Kaltenegger has experienced both opportunities andignities as her publication list has grown. When she was filming an IMAX short in Hawaii on the search for life, producers decided to dress her in shorts to match their idea of a scientist, so she had to cover her mosquito bites.

She is an ebullient, warming presence within a tight-knit field. She makes her fingers move through the air as she talks. Rothschild said that she signed every text to him. There are no other colleagues who do that.

First Dots on the Map

The first biosignatures will be small and ambiguous. Some claims have been made.

In the fall of 2020, there was a case study that was very important. A team including Seager announced that they had spotted an unusual compound called phosphine in the upper atmosphere of Venus. phosphine is produced by organisms. The analysis suggested that the abiotic processes that can make the compound weren't likely to happen on Venus. Tiny floating Venusian organisms were seen as a plausible explanation. The New York Times had a question about life on Venus.

A close-up of Kaltenegger’s slightly smiling face.

Kaltenegger is in a park.

A person for a magazine.

Groups formed opposing camps outside. VictoriaMeadows, an exoplanet atmosphere modeler at the University of Washington who uses a similar approach to Kaltenegger's, reanalyzed the Venus data and found that the phosphine signal was not real. Lunine argued that even if phosphine is present, it could come from geological sources.

Kaltenegger believes in the validity of the critiques. She thinks that the phosphine saga shows a feedback loop between science and funding. NASA was in the final stages of choosing between four small solar system missions, two of which were Venus bound. Two people were chosen by NASA to fly. Kaltenegger said that the phosphine study was a good way to get missions approved to Venus. The sarcastic take was taken. The timing of the paper was a coincidence, according to the lead author of the phosphine study.

The next phase in the hunt for exoplanet biosignatures depends on what is revealed about the TRAPPIST-1 planets. It's unlikely that they'll see biosignatures in their skies. The Earth- and Venus-based models predict the ratios of carbon dioxide and water. It would be confirmed that modelers have a good handle on which cycles matter in the universe. Researchers would be helped by seeing something more unexpected.

There is a chance that these planets don't have atmospheres at all. TRAPPIST-1 is a red dwarf star that emits solar flares.
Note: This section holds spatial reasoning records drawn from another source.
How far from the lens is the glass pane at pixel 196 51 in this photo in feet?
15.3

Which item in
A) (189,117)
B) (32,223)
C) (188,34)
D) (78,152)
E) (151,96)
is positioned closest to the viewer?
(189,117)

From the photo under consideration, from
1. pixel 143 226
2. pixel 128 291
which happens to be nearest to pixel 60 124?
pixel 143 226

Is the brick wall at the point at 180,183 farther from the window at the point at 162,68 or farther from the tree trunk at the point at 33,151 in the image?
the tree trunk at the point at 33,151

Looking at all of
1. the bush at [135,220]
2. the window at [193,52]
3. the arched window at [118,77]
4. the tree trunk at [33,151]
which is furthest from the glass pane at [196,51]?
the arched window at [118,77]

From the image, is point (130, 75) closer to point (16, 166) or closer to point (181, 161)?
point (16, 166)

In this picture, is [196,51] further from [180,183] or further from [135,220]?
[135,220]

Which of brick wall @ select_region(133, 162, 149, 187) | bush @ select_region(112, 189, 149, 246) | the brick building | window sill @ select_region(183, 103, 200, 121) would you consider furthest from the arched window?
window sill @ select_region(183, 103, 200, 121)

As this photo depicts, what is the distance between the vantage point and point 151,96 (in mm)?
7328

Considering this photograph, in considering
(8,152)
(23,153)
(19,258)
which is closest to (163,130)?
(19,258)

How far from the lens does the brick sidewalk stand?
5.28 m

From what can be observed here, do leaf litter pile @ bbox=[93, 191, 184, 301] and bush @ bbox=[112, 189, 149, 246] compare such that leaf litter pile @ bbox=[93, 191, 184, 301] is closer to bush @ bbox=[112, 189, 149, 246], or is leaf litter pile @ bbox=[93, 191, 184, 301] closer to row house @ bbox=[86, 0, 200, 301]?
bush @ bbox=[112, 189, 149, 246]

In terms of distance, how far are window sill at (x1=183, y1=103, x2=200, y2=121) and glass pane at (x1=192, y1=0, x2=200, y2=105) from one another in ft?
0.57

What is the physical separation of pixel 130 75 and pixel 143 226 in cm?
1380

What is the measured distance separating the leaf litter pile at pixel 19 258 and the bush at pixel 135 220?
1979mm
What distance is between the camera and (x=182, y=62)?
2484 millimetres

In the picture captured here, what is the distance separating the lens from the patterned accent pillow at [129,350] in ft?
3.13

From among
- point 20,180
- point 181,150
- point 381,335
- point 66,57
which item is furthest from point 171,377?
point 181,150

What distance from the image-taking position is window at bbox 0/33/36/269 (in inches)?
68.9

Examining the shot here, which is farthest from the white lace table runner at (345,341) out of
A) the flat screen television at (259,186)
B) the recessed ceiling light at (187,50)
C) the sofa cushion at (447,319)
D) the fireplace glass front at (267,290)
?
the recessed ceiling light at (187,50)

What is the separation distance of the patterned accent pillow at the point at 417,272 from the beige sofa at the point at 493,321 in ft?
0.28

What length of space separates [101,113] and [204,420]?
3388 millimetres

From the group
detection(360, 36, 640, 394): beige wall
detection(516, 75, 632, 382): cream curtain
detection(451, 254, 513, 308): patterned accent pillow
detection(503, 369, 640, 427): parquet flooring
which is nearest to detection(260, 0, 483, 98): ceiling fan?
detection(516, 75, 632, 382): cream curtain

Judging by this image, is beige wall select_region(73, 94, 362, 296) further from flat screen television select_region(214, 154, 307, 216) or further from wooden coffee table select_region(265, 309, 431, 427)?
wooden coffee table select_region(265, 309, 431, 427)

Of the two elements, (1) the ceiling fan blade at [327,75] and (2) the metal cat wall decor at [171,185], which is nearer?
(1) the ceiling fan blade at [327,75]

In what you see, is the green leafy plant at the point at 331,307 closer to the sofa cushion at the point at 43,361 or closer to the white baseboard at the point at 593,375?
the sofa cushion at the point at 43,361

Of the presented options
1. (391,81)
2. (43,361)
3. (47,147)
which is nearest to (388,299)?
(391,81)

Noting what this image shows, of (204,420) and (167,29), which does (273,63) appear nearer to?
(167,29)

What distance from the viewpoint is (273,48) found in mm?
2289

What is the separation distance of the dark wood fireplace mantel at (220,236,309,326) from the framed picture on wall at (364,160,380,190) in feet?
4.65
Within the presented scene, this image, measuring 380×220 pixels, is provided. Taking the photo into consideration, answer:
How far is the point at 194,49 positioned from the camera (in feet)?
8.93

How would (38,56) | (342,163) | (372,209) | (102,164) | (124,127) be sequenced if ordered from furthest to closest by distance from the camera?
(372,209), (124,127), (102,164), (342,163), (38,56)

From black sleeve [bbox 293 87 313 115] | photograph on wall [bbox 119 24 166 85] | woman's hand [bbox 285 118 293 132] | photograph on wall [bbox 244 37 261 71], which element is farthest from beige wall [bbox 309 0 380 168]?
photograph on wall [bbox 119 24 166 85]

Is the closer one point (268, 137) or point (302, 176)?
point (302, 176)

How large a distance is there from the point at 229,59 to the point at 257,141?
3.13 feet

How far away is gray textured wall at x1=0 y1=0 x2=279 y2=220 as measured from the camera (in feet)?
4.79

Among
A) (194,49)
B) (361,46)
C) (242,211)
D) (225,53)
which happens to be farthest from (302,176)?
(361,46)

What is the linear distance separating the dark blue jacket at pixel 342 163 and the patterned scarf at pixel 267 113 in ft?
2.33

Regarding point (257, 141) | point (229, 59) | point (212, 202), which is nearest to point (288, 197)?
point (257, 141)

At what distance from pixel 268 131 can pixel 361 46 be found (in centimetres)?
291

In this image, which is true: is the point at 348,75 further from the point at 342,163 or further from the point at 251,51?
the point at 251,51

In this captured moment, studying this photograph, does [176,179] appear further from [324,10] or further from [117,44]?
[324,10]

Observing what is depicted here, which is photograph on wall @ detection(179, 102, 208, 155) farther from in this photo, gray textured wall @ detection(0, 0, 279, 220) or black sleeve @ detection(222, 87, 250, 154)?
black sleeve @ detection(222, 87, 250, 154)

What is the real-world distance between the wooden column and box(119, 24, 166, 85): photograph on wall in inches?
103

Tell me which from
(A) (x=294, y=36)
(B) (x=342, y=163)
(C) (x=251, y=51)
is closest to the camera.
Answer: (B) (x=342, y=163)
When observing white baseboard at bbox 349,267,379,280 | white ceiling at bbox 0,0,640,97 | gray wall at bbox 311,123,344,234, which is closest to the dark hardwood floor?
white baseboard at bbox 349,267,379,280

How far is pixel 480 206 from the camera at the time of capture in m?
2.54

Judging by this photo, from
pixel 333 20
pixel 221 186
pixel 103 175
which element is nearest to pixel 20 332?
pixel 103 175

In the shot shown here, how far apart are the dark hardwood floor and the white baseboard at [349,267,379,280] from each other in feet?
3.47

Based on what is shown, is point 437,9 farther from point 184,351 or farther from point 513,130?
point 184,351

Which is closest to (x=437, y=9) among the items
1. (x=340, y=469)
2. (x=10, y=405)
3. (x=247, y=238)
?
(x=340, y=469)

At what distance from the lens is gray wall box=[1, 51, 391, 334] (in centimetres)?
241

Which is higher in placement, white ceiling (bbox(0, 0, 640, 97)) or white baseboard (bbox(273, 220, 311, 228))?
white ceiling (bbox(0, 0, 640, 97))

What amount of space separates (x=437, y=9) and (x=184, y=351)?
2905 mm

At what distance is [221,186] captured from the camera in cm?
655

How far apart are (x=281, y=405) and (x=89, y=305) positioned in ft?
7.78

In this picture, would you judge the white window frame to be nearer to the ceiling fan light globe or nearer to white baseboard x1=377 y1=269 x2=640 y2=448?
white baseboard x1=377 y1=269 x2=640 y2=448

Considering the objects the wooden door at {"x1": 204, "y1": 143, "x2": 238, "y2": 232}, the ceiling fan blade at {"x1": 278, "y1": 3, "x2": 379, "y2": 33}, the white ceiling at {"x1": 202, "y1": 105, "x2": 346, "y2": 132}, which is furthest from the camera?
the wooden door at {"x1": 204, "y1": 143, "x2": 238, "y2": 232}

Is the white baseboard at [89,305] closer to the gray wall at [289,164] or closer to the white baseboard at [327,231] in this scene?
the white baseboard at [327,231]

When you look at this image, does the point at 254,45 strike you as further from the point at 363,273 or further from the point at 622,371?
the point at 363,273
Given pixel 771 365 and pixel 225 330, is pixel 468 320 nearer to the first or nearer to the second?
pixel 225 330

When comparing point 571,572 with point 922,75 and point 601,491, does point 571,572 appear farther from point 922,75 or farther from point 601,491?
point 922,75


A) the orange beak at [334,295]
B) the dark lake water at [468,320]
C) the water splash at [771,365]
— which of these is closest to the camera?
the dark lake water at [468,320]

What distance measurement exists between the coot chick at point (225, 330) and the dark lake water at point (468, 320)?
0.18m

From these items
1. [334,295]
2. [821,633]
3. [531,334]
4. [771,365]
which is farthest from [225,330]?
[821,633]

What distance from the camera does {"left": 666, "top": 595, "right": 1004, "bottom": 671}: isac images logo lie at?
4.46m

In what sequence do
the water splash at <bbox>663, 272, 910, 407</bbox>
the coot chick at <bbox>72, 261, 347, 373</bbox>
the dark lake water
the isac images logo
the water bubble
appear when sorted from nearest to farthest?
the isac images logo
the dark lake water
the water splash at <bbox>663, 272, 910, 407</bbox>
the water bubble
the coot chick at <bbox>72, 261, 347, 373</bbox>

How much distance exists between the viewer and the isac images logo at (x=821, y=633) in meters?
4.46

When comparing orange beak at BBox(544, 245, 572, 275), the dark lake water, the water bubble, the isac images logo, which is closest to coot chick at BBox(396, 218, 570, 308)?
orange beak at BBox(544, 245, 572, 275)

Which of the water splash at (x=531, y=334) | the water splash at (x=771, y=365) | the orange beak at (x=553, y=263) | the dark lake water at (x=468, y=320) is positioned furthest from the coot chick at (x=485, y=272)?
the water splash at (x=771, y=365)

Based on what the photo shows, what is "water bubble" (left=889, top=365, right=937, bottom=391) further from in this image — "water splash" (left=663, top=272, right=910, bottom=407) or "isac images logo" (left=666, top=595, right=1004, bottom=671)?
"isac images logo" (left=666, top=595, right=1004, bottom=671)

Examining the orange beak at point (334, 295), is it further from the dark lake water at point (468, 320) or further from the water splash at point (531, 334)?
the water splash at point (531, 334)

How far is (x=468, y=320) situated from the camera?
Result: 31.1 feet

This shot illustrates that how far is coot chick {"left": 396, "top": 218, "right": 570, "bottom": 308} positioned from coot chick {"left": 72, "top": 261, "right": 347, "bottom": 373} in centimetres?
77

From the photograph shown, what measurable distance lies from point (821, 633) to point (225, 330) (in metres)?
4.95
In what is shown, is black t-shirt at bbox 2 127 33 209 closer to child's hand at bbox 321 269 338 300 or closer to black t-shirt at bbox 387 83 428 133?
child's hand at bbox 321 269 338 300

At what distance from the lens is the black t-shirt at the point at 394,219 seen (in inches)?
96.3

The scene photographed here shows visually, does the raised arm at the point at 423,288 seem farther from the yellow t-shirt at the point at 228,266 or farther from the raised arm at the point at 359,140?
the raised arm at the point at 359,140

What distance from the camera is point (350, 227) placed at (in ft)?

Kaltenegger believes that the planets should replenish their skies.

By the second half of this decade, data from multiple planet transits will have piled up, enough for astronomer to look for chemistry on these worlds, as well as examine how given molecule wax and wane from season to season. By that time, the data could be added. The largest telescope in the world, the Extremely Large Telescope in Chile, is going to open basin-size mirrors in 2027. They should be able to study planets outside of transit, because they will be sensitive to different wavelength of light.

One of those giant space-based Terrestrial Planet Finders is what biosignature hunters want. When the National Academy of Sciences released the decadal survey, which summarizes the astronomy community's ideas of what NASA should prioritize, they effectively deferred a major push on the issue to the 2030s.

I have been pondering if it is us or not. Kaltenegger made a statement. If it isn't our generation, what should we do? She thinks that the most likely person to lead such a mission is a graduate student.

She said that her group of early exoplanet scientists have always been dreamer. Science has been an intergenerational activity for a long time.

She sat in her office and drew a scene. A far-future voyager walks up the bridge of a departing spaceship to reach a new world. Kaltenegger is certain she won't be on the ship herself, but she sees them on the old star chart. Candidate living planets would be marked on the antique map. It was brought along for sentimental reasons. I would like to be the one who put the first dots on the map.